B’Tselem raporun girişinde, “Tanıkların ifadeleri, on iki kadar İsrail hapishane tesisinin, askeri ve sivil, mahkûmların sistematik olarak kötü muameleye maruz bırakıldığı bir kamp ağına dönüştürülmesinin sonuçlarını ortaya koyuyor” diyor: “Her mahkûmun kasıtlı olarak sert ve amansız bir acıya ve sıkıntıya maruz bırakıldığı tesisler, defacto işkence kampları olarak işliyor.”
İfadelerin tamamı baştan sona okunmaya değer, bazıları şunları içeriyor: Bir mahkûm, ateşkes olup olmadığını sorduğu için gardiyanlar tarafından dövülerek öldürülmüş. Birinin ağzında ve vücudunda sigara söndürülmüş ve testislerine ağır bir şey bağlı klipsler takılmış. Kulakları kanatacak kadar yüksek sesli disko müziği dinletilmiş. Bunlar diğer gardiyanların telefonlarıyla cinsel saldırı ve sodomi anını kaydetmeleri; mahkûmların kasıtlı olarak aç bırakılması gibi hikâyeler.
İSTİSMAR SAVUNULDU
Son günlerde, İsrail toplumu, İsrail Savunma Kuvvetleri (IDF) mensuplarının Sde Teiman Askeri Üssü’nde bir Filistinli tutukluyu topluca cinsel istismar etmekle suçlandığına dair bir mahkeme iddiasıyla sarsıldı. Bu iddia, söz konusu askerleri savunmak için IDF üyeleri ve İsrail’deki siyasi partilerin seçilmiş liderleri tarafından teşvik edilen bir isyana yol açtı. “Tecavüz yanlısı” kalabalık askeri üssü bastığında, şiddeti bastırmak ve kontrolü sağlamak için IDF birimleri Batı Şeria’dan üste yeniden konuşlandırmak zorunda kaldı, böylece.
B’Tselem raporunun ve Birleşmiş Milletler’in (BM) ek bulgularının açıkça belirttiği gibi, Sde Teiman’daki tecavüz suçlamasıyla ilgili askerler uç örnekler değil. İsrail ordusu, şu anda İsrail’de gözaltında tutulan yaklaşık on bin Filistinliye sistematik olarak işkence yapma politikası uyguluyor.

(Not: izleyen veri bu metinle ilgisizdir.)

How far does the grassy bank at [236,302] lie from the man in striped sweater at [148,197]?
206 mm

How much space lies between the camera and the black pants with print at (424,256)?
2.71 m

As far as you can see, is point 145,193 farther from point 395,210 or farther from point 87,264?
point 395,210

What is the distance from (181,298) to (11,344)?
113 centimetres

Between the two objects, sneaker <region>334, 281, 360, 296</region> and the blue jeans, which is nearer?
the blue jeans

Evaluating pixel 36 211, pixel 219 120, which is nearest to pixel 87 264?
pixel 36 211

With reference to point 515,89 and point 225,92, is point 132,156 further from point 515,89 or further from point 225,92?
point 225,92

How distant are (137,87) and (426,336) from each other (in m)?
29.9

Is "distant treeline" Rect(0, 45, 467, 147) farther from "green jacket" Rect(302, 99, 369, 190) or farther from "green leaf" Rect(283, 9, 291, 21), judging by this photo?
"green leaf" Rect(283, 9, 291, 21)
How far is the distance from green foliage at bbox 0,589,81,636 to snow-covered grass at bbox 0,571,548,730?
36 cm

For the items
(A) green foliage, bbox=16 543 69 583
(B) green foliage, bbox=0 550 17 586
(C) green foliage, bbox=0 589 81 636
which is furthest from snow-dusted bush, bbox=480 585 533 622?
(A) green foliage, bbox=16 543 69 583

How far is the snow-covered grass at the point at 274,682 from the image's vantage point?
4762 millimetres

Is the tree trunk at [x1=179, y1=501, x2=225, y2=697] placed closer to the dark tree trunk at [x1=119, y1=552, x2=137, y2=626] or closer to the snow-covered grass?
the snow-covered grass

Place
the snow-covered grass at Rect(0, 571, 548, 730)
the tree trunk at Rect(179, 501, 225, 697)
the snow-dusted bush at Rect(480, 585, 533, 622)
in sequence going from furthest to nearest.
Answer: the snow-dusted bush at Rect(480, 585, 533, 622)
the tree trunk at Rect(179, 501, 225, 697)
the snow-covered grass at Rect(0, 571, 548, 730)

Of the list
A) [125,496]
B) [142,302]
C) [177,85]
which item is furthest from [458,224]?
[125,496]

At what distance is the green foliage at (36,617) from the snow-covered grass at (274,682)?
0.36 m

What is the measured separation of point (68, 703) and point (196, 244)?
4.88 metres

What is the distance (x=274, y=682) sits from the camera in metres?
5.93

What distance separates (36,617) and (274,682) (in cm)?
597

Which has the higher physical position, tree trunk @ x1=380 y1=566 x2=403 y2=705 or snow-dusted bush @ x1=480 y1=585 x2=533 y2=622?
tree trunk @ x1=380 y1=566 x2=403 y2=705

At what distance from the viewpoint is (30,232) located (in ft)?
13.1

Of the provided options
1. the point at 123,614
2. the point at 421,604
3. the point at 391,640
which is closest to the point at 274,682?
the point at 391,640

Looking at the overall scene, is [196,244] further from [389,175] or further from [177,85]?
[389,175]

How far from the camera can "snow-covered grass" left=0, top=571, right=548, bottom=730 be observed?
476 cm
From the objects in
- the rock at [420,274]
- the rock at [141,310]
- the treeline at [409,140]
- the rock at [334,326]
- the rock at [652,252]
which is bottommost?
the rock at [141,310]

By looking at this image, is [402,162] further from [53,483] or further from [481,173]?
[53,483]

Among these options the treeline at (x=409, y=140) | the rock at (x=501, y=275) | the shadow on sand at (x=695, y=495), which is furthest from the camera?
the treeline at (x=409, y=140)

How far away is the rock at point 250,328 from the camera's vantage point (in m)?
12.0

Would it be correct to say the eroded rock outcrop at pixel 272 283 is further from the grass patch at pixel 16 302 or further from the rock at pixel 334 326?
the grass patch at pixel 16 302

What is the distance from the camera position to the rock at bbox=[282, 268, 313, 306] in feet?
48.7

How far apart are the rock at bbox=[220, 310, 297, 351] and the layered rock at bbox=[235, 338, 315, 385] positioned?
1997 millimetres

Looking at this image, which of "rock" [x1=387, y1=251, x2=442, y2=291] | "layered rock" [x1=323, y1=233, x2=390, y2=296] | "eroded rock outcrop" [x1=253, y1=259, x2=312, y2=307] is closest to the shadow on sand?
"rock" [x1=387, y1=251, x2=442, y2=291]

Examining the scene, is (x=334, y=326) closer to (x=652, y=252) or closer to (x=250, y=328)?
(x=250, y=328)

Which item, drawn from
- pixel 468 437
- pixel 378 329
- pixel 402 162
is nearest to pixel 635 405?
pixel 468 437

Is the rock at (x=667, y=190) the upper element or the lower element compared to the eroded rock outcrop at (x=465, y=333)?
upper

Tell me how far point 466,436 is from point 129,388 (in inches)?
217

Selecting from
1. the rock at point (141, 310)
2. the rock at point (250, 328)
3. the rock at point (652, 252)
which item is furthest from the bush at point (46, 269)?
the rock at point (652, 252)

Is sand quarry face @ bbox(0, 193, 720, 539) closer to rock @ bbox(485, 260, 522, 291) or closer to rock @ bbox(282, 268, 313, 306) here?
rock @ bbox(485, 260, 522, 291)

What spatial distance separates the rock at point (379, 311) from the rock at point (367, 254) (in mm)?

Raporun sonuç kısmında “Eylemlerin ciddiyeti, uluslararası hukukun çiğnendiği bu ihlallerin Filistinli tüm mahkûmlara her gün ve sürekli olarak yöneltilmesi göz önüne alındığında — tek olası sonuç, İsrail’in bu işkencelerinin bir savaş suçu olduğu ve hatta insanlığa karşı suç teşkil ettiğidir” deniliyor.
TANIMAK ZORUNDA KALDI
IDF’nin Filistinli tutuklulara cinsel şiddet uyguladığına dair uzun süredir güvenilir iddialar mevcut. İsrail toplumunun artık bunu bir mahkeme kararıyla kabul etmek zorunda kalması, İsrail'in iddia edilen sayısız savaş suçu nedeniyle kendisini soruşturamayacağı ve dolayısıyla Uluslararası Ceza Mahkemesi (UCM) gibi kurumlar tarafından yargılanması gerektiği konusunda uluslararası hukuk camiasında giderek artan fikir birliğinin bir sonucudur. İsrail kamuoyunun IDF içindeki iddia edilen cinsel istismarcılara verdiği destek ve IDF’nin B’Tselem’in raporundaki ifadelere verdiği oldukça sessiz tepki de bunun bir kanıtıdır.
Haaretz köşe yazarı Gideon Levy, İsraillilerin raporda yer alan ifadelere karşı duyarsızlığını şu şekilde değerlendiriyor: “Tüm bu şeylere karşı duyarsızlık, İsrail’i tanımlıyor.” ABD’nin Guantanamo Körfezi gözaltı kampında yirmi yılda dokuz mahkûm öldü; İsrail’de ise on ayda altmış tutuklu öldü.